According to the Working Party, the purpose of this working document is to create a procedure allowing companies to obtain a coordinated position from the relevant DPAs when using identical contractual clauses based on the Model Clauses with minor amendment, in particular as to whether the contractual clauses are compliant with the Model Clauses.

The Process

Should a company wish to know whether its contract is compliant with the Model Clauses, under the proposed cooperation procedure, it will first need to ask the DPA it believes is entitled to act as the lead DPA to launch the EU cooperation procedure.

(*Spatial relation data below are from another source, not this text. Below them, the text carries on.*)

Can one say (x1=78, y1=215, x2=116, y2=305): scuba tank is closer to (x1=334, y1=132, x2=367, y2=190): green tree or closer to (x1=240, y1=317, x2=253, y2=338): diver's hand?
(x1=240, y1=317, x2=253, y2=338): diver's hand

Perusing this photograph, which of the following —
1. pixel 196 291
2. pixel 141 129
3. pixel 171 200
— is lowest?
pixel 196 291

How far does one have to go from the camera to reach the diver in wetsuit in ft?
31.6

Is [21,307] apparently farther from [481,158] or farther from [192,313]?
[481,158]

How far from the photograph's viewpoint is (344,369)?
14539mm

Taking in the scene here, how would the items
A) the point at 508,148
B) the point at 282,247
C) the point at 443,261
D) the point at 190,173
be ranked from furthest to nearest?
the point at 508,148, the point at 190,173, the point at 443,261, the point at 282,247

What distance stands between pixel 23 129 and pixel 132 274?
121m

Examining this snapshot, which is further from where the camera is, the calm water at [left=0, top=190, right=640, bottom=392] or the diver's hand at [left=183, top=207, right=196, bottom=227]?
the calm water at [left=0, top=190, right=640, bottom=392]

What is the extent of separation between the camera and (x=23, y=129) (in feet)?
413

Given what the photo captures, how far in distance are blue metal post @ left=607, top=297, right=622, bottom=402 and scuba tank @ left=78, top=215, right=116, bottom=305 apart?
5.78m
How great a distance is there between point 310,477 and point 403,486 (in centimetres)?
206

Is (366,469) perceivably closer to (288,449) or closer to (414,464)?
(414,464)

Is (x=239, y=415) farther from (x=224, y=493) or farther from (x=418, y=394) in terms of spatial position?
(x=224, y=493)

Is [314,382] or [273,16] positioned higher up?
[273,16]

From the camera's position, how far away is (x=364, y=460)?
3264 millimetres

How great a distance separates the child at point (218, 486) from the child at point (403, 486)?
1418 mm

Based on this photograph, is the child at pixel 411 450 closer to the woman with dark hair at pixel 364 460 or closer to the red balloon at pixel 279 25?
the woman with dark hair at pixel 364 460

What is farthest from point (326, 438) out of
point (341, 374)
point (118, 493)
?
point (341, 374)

The company will then need to provide the lead DPA a copy of the contract, indicating the references to the Model Clauses together with any divergences and additional clauses, as well a list of EEA countries from which the company will be carrying out the transfers.

The Lead DPA

The Working Party has suggested that the company should choose the lead DPA from a Member State in which the transfers will take place and it will be for the company to justify why the DPA should be considered the lead.  According to the Working Party, the following criteria should be considered by the company:

  1. The location from which the contractual clauses are decided and elaborated;
  2. The place where most decisions, in terms of the purposes and the means of the processing, are taken;
  3. The best location, in terms of management functions, administrative burden, etc., for the handling of the application and the enforcement of the contractual clauses;
  4. The Member States within the European Union from which most transfers outside the EEA will take place; and
  5. The location of the group’s European headquarters or the location of the company within the group with delegated data protection responsibilities.

The lead DPA will then have two weeks to respond to the company and accept the role of lead DPA.  If it accepts the role, it will forward all information to the other DPAs that will be involved in the process and identify the proposed reviewer DPAs.

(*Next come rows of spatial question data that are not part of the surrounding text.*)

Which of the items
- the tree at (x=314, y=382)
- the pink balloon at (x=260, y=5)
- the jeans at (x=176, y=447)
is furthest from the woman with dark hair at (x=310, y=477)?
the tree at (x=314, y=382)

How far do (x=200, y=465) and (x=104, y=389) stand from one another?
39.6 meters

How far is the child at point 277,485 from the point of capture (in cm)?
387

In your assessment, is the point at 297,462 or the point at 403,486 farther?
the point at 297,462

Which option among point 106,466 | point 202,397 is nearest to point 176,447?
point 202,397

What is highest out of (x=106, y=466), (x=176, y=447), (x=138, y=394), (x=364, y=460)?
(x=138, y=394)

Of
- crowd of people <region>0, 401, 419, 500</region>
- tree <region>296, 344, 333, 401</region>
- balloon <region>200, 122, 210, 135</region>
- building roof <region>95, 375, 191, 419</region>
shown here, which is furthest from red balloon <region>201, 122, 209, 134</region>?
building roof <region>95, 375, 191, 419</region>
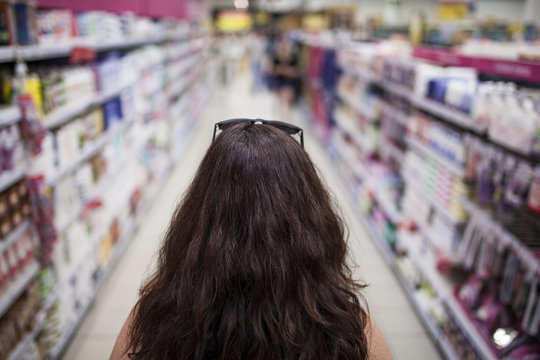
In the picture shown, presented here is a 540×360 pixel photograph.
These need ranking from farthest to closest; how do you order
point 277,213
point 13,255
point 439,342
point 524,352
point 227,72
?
point 227,72 < point 439,342 < point 13,255 < point 524,352 < point 277,213

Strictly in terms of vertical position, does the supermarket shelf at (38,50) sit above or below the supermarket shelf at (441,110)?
above

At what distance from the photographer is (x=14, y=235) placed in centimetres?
236

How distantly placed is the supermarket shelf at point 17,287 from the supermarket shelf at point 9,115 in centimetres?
84

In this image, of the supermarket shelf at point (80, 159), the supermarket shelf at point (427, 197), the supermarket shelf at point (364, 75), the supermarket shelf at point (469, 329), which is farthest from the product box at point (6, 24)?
the supermarket shelf at point (364, 75)

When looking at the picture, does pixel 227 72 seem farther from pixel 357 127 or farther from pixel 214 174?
pixel 214 174

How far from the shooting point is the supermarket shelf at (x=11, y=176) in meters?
2.22

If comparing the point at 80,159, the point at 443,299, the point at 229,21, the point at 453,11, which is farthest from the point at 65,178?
the point at 229,21

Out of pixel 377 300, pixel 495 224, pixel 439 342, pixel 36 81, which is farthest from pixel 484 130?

The reviewer DPAs will need to respond to the lead DPA indicating whether they accept their roles and the lead DPA will be in charge of considering if the proposed contract is in conformity with the Model Clauses.

The Cooperation Procedure

Once the lead DPA has established whether the proposed contract is compliant with the Model Clauses, it will prepare a draft letter that it will share with the reviewers.  The reviewers will have one month to consider the letter and provide any comments.  The letter will then be sent to the other relevant DPAs, who will have one month to respond with any comments.  Should there be no response from these DPAs, they will be deemed to have agreed to the draft letter.

Once the process is complete, the lead DPA will sign the letter on behalf of the other DPAs and send the letter to the company, specifying whether the proposed contract conforms to the Model Clauses.  From this point, the EU cooperation procedure is closed and the letter will be taken into consideration as a basis for providing the necessary national authorisations or permits from the relevant national bodies.

Comment

This process should be welcomed at least as an attempt to ease the administrative burden on data controllers when they wish to transfer personal data overseas.  Under the process, data controllers will be able to obtain a common position from the relevant DPAs in the jurisdictions affected through a single point of contact, which should provide some comfort.  However, it should be noted that a positive letter from the lead DPA will not dispense of the need to obtain DPA authorisations from those jurisdictions that require as such by law, nor necessarily guarantee that such authorisations will be granted.  Furthermore, it remains to be seen whether this will actually streamline the process or add further to delays.